* **Description of the task**
Please copy out everything in the material below from the line containing "Is the point" down to the line containing "4883 millimetres", including both of those lines, with each line unchanged and nothing else.

* **Exercise input**
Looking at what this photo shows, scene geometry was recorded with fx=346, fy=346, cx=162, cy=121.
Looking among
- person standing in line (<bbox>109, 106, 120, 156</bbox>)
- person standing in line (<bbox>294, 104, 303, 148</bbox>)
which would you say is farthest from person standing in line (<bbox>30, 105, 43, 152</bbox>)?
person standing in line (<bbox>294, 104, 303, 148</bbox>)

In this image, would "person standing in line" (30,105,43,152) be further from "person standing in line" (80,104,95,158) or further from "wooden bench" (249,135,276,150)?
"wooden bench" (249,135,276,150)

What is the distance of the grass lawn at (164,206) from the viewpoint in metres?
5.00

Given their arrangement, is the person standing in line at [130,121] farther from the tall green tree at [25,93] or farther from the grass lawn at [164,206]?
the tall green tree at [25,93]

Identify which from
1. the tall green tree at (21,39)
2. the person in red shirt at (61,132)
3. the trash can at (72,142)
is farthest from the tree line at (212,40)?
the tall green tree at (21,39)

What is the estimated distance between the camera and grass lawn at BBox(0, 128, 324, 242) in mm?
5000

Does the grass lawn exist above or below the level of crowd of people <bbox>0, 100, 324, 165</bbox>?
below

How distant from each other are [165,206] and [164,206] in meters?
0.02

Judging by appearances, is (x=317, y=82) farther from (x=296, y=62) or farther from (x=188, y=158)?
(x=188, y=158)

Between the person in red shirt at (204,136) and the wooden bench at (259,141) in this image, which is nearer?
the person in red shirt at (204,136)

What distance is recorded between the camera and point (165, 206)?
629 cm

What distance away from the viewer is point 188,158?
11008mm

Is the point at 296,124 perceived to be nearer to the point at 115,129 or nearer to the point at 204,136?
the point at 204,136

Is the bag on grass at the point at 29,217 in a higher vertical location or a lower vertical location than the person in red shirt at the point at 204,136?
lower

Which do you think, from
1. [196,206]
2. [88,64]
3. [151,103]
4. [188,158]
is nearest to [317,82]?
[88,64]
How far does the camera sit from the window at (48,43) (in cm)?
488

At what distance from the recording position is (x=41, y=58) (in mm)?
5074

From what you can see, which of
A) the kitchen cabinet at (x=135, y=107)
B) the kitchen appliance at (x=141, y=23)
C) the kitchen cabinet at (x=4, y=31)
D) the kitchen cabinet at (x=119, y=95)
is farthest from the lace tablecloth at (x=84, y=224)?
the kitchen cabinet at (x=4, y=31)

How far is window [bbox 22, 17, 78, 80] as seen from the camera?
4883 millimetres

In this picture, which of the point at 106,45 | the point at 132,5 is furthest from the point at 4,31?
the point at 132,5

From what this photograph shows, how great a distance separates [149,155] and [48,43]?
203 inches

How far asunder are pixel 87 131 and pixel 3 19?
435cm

* **Exercise solution**
Is the point at 296,124 perceived to be nearer to the point at 115,129 or nearer to the point at 204,136?
the point at 204,136

Is the bag on grass at the point at 29,217 in a higher vertical location or a lower vertical location than the person in red shirt at the point at 204,136?
lower

Which do you think, from
1. [196,206]
2. [88,64]
3. [151,103]
4. [188,158]
is nearest to [317,82]?
[88,64]
How far does the camera sit from the window at (48,43) (in cm)?
488

At what distance from the recording position is (x=41, y=58) (in mm)?
5074

From what you can see, which of
A) the kitchen cabinet at (x=135, y=107)
B) the kitchen appliance at (x=141, y=23)
C) the kitchen cabinet at (x=4, y=31)
D) the kitchen cabinet at (x=119, y=95)
is farthest from the lace tablecloth at (x=84, y=224)?
the kitchen cabinet at (x=4, y=31)

How far is window [bbox 22, 17, 78, 80] as seen from the camera?
4883 millimetres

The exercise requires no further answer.